* [Input data]:

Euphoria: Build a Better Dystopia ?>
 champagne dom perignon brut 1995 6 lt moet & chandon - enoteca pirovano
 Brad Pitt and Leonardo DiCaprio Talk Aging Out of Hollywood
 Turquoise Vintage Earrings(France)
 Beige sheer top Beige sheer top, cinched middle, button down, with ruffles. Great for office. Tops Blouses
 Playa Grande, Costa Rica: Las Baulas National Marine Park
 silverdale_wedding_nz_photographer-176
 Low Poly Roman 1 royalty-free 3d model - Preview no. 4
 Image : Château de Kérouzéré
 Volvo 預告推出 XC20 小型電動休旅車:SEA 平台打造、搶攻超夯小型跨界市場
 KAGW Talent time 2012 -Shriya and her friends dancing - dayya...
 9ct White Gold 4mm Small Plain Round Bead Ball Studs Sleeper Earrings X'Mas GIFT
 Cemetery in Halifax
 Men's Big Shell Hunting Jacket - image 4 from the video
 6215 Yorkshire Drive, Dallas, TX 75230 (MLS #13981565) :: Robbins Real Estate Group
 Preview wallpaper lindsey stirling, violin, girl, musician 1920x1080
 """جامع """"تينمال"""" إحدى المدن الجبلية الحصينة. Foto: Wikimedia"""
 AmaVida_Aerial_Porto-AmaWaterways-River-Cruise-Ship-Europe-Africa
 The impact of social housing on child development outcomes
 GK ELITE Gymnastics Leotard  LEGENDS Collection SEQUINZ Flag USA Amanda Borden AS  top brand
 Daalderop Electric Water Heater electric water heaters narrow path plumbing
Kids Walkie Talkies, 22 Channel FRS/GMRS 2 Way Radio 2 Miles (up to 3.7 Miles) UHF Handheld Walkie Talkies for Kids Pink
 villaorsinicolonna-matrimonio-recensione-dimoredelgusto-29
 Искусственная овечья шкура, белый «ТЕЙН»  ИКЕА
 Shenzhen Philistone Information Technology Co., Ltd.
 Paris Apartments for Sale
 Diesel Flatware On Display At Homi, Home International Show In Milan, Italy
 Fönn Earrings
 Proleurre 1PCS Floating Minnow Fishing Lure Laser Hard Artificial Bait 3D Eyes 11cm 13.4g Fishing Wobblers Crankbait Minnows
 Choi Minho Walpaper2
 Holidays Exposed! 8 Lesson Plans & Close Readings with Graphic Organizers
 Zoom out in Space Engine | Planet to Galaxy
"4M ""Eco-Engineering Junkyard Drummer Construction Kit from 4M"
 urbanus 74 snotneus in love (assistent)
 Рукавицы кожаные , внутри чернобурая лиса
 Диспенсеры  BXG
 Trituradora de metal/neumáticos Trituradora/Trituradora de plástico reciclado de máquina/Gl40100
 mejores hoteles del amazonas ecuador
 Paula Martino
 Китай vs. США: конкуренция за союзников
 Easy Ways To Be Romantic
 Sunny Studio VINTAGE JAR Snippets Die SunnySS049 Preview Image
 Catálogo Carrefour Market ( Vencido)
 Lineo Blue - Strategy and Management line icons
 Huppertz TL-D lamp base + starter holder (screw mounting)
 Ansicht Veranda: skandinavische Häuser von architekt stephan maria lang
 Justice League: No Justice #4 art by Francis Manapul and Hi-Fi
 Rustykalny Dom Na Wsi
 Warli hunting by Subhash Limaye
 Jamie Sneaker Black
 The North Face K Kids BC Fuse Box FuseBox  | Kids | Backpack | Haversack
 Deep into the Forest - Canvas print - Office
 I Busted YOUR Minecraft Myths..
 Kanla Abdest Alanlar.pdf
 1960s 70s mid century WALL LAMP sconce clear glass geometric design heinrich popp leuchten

* [What you should do]: A word-for-word restatement of all the records is required.

* [Answer to the problem]:
Euphoria: Build a Better Dystopia ?>
 champagne dom perignon brut 1995 6 lt moet & chandon - enoteca pirovano
 Brad Pitt and Leonardo DiCaprio Talk Aging Out of Hollywood
 Turquoise Vintage Earrings(France)
 Beige sheer top Beige sheer top, cinched middle, button down, with ruffles. Great for office. Tops Blouses
 Playa Grande, Costa Rica: Las Baulas National Marine Park
 silverdale_wedding_nz_photographer-176
 Low Poly Roman 1 royalty-free 3d model - Preview no. 4
 Image : Château de Kérouzéré
 Volvo 預告推出 XC20 小型電動休旅車:SEA 平台打造、搶攻超夯小型跨界市場
 KAGW Talent time 2012 -Shriya and her friends dancing - dayya...
 9ct White Gold 4mm Small Plain Round Bead Ball Studs Sleeper Earrings X'Mas GIFT
 Cemetery in Halifax
 Men's Big Shell Hunting Jacket - image 4 from the video
 6215 Yorkshire Drive, Dallas, TX 75230 (MLS #13981565) :: Robbins Real Estate Group
 Preview wallpaper lindsey stirling, violin, girl, musician 1920x1080
 """جامع """"تينمال"""" إحدى المدن الجبلية الحصينة. Foto: Wikimedia"""
 AmaVida_Aerial_Porto-AmaWaterways-River-Cruise-Ship-Europe-Africa
 The impact of social housing on child development outcomes
 GK ELITE Gymnastics Leotard  LEGENDS Collection SEQUINZ Flag USA Amanda Borden AS  top brand
 Daalderop Electric Water Heater electric water heaters narrow path plumbing
Kids Walkie Talkies, 22 Channel FRS/GMRS 2 Way Radio 2 Miles (up to 3.7 Miles) UHF Handheld Walkie Talkies for Kids Pink
 villaorsinicolonna-matrimonio-recensione-dimoredelgusto-29
 Искусственная овечья шкура, белый «ТЕЙН»  ИКЕА
 Shenzhen Philistone Information Technology Co., Ltd.
 Paris Apartments for Sale
 Diesel Flatware On Display At Homi, Home International Show In Milan, Italy
 Fönn Earrings
 Proleurre 1PCS Floating Minnow Fishing Lure Laser Hard Artificial Bait 3D Eyes 11cm 13.4g Fishing Wobblers Crankbait Minnows
 Choi Minho Walpaper2
 Holidays Exposed! 8 Lesson Plans & Close Readings with Graphic Organizers
 Zoom out in Space Engine | Planet to Galaxy
"4M ""Eco-Engineering Junkyard Drummer Construction Kit from 4M"
 urbanus 74 snotneus in love (assistent)
 Рукавицы кожаные , внутри чернобурая лиса
 Диспенсеры  BXG
 Trituradora de metal/neumáticos Trituradora/Trituradora de plástico reciclado de máquina/Gl40100
 mejores hoteles del amazonas ecuador
 Paula Martino
 Китай vs. США: конкуренция за союзников
 Easy Ways To Be Romantic
 Sunny Studio VINTAGE JAR Snippets Die SunnySS049 Preview Image
 Catálogo Carrefour Market ( Vencido)
 Lineo Blue - Strategy and Management line icons
 Huppertz TL-D lamp base + starter holder (screw mounting)
 Ansicht Veranda: skandinavische Häuser von architekt stephan maria lang
 Justice League: No Justice #4 art by Francis Manapul and Hi-Fi
 Rustykalny Dom Na Wsi
 Warli hunting by Subhash Limaye
 Jamie Sneaker Black
 The North Face K Kids BC Fuse Box FuseBox  | Kids | Backpack | Haversack
 Deep into the Forest - Canvas print - Office
 I Busted YOUR Minecraft Myths..
 Kanla Abdest Alanlar.pdf
 1960s 70s mid century WALL LAMP sconce clear glass geometric design heinrich popp leuchten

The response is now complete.